What has it brought you?

“A lot. Looking back now, it’s especially nice to see how this company has developed from a ‘simple’ road haulier to a logistics service provider that not only operates in warehousing, but also in air and sea freight with foreign branches. The dynamics and foreign contacts have brought me a lot in those forty years. Very important to me in that period was working with people.”

As a ‘boomer’, how do you interact with other generations?

“I have found working with different generations very enjoyable. It is wonderful to work with both young and experienced people. When you talk about the profession, it’s nice to see, how that has evolved in people’s education over the years. In my younger years, mulo or meao were fine, but that has evolved into hbo and wo. As a logistics service provider, Neele-Vat needs people – also considering its size – with the most diverse education: from vmbo level to scientific background. It is great fun to work with young people. Especially with graduates of universities of applied sciences and higher education when it comes to their development. In their own way, they have learned to think abstractly and come up with ideas that make me think: we can do it that way too. I found and still find it especially important that you have to constantly engage with your people – whatever generation it may be – and above all challenge them.”

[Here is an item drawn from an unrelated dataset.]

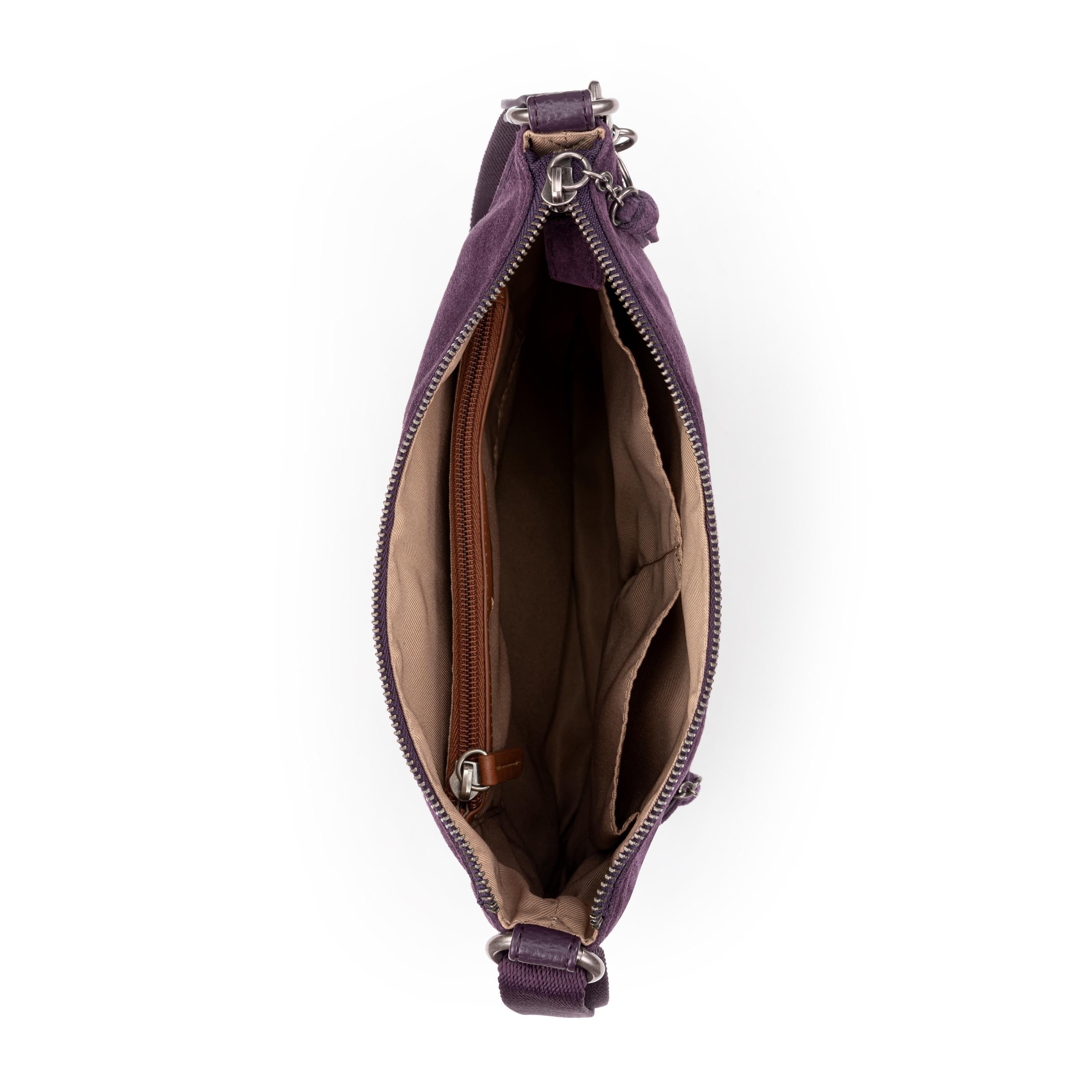 The Sak Lucia Crossbody - Leather - Aubergine Suede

Does the current generation have it better together?

“I doubt that. In our time, maybe the psychological pressure was less. Nowadays, the world has become so small that the pressure to react quickly is very strong. In my time, we still had the telex or the telephone. Those were the only forms of communication, and then a response could take a few hours or a day. Today’s generation has much more handles with IT. In that sense, I think they have much more time and space for development and challenges. In doing business in the past, I did a lot from the gut, and sometimes things went wrong. We can’t do that now, especially when you consider the size of our company.”